Why Feminists Hate Evo-Bio Really

Most evolutionary biologists seem always on the defensive, having to argue against the mythmaking and inventions of the social-constructionists and simultaneously against journalistic oversimplification, exaggeration and tendentious abuse of their own findings. Rarely do they seem to take their gloves off and return the compliment by attacking the motives and agenda of the deniers. Richard Dawkins, who long ago mislaid all his gloves, is fully occupied fighting a different, though de facto allied, tribe of obscurantists.

The commonest attack on evolutionary biology is couched in terms of its attempting to justify traditional sex roles as being in accordance with nature. Even were this entirely true – and to the contrary, it might follow from the new biology that all politics should be handed over to women, who are better wired for it – it is perfectly possible to say, “This is natural, but it sucks, so let us set our faces against Nature.”

If evolutionary biology is a mortal threat, what exactly is being threatened? Scientists are not proposing to deprive women of the vote, forbid them higher education, banish them from the workplace, or do any other Taliban-like things; after all, a lot of these scientists are women themselves. Perhaps what is so threatening is the evolutionists’ tendency to regard all animal and thereby also human behaviour in terms of strategies; that is, as methods of obtaining resources and reproductive success in the teeth of other players’ endeavours to achieve the same thing. It is not so much that genders have strategies as that genders are strategies; anatomy is destiny, in that it dictates which specific games you play in order to get what you want.

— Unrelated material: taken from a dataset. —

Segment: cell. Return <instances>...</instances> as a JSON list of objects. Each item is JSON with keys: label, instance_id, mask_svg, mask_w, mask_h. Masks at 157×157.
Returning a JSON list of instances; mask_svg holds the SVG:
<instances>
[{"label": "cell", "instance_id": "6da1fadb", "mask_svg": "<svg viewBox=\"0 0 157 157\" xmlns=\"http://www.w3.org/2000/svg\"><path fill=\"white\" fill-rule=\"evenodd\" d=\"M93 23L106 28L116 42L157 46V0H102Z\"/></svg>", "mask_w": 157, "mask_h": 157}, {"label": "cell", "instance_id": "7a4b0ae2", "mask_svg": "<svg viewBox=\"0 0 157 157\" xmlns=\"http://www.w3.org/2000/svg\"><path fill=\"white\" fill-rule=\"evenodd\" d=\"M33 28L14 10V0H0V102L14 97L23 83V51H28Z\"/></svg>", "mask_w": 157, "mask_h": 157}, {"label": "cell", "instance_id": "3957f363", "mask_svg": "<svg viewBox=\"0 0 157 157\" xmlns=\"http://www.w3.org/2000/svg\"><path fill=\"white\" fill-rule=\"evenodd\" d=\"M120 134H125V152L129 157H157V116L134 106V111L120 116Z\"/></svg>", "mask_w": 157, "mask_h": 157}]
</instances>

Cui bono – who benefits from ignorance of how men and women play games against one another? One would expect the prime beneficiary to be the player whose strategies depend on not being thought to be strategies at all.

A proper counter-attack might, for example, reveal how feminist sociology, while pretending to be something quite different, was itself a strategy for achieving gender goals. One might discover how entire academic disciplines are exercises in misdirection. We might then begin asking how it has come about that everything one sex says and thinks about the nature of reality is considered to be a patriarchal discourse that expresses and maintains male power, while everything the other sex says and thinks about the nature of reality is considered to be, well, Reality. Saying that your words are a mere tactic while mine are absolute truth is itself a tactic.

And the same would be true of the memes that have percolated down from the ivory tower to the home, the school and the workplace: down here, it is equally axiomatic that whatever men say about themselves is self-interested and false and whatever women say about themselves is objective and true; anyone who challenges this is quickly cut out of the herd. But this state of affairs is the result of very successful strategising over a very long period, a strategising that absolutely depends for success on the curtains not being opened to let the light in.